НАЗИДАТЕЛЬНАЯ ИСТОРИЯ
За много лет до циклона «Кэтрин» 1977 года Оли веро и его друг Жюльетт спали на берегу моря в Гуанабо. Настоящее имя Жюльетт было Рикардо. Его прозвали Жюльетт за восторженную страсть, которую он питал к музе Сен-Жермен-де-Пре Жюльетт Греко. Он подражал ее манере одеваться и на вечеринках таким же бархатным голосом пел «Paris canaille»[140] и «Les feulles mortes»[141].
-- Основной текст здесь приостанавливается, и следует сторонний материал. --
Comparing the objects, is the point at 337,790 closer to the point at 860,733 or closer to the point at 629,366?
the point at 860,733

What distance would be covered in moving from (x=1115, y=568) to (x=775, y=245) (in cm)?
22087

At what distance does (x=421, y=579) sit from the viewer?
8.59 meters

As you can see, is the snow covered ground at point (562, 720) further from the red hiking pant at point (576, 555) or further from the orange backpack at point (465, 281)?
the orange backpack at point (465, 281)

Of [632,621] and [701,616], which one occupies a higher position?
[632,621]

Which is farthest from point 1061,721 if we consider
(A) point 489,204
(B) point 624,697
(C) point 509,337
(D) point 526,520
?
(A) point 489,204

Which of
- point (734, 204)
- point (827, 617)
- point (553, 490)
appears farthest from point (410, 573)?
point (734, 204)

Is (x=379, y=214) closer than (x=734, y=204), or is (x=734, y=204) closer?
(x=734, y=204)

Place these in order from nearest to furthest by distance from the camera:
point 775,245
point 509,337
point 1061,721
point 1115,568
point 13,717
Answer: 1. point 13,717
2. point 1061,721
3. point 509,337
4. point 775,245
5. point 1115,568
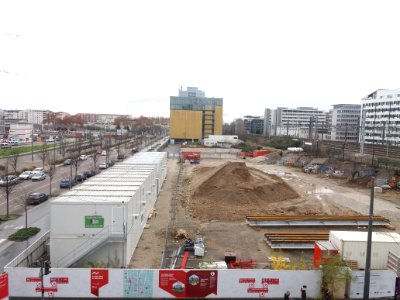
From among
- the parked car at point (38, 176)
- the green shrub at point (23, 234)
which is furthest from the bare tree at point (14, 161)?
the green shrub at point (23, 234)

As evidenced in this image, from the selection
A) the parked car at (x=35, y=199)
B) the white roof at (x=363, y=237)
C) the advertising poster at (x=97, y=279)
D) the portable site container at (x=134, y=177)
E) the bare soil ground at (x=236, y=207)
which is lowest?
the bare soil ground at (x=236, y=207)

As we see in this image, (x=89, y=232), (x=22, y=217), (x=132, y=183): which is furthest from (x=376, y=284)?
(x=22, y=217)

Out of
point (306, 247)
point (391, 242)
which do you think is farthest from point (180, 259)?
point (391, 242)

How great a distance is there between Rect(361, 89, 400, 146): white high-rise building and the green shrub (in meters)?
62.9

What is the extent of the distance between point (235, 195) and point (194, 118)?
228 ft

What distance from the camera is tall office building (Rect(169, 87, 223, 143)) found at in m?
95.8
Оливеро и Жюльетт чудесно провели день на пляже и выпили слишком много рома с лимонной газировкой, так что, когда наступил вечер, им было неохота ехать в Гавану в старом, пропахшем дымом и бензиновой гарью, душном и всегда переполненном автобусе, который с иронией или цинизмом назвали «Звездой Гуанабо». И они решили переночевать на пляже под шепот сосен, качающихся под порывистым ветром с берега, который разгонял москитов. Они расстелили два огромных истрепанных полотенца с гербами гаванского яхт-клуба и улеглись на пляже Гуанабо, где море, как всегда, было спокойным и блестящим от бликов золотой и слишком низкой луны и, как всегда, равнодушным, далеким от всего того хорошего или плохого, что происходило на острове. Мгновение спустя они уже спали.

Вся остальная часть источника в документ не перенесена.